WHAT IS REQUIRED: Find each line in the data below that contains the string "photograph" and copy those lines. The match is case-sensitive.

Data listing:

.....

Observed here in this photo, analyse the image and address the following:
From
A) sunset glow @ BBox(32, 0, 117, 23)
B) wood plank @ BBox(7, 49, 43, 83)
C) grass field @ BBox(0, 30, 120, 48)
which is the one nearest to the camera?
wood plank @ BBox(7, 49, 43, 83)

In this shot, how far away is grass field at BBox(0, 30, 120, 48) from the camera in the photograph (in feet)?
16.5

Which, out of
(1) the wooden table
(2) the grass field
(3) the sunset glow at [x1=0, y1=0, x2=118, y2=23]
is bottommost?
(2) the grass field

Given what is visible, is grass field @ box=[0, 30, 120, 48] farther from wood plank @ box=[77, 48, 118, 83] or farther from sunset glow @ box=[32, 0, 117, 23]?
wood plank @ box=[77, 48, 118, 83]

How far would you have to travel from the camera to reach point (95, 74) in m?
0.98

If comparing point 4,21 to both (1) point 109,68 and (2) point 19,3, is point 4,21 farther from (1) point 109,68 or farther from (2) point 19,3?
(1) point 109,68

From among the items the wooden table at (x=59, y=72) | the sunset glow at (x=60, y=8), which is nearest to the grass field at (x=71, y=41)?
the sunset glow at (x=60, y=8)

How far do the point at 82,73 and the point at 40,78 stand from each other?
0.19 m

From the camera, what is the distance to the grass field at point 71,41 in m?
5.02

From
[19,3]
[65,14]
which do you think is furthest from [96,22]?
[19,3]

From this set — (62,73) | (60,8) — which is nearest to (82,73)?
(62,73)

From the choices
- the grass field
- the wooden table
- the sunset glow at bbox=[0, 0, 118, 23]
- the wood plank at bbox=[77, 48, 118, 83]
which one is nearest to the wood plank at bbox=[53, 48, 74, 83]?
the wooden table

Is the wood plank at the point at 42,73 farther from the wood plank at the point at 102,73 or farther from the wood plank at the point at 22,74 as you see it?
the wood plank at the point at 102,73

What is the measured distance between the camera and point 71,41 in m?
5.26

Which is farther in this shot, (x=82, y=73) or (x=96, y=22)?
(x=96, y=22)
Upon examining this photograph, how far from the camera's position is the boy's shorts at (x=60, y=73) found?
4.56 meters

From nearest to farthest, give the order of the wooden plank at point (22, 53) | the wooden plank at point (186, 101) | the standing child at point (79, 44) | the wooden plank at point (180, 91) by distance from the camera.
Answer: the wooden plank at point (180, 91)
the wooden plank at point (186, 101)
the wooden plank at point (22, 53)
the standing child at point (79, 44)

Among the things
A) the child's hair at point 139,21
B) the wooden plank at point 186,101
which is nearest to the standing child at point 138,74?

.....

FINISHED EXERCISE:
In this shot, how far away is grass field at BBox(0, 30, 120, 48) from the camera in the photograph (in feet)?
Upon examining this photograph, how far from the camera's position is the boy's shorts at (x=60, y=73) found?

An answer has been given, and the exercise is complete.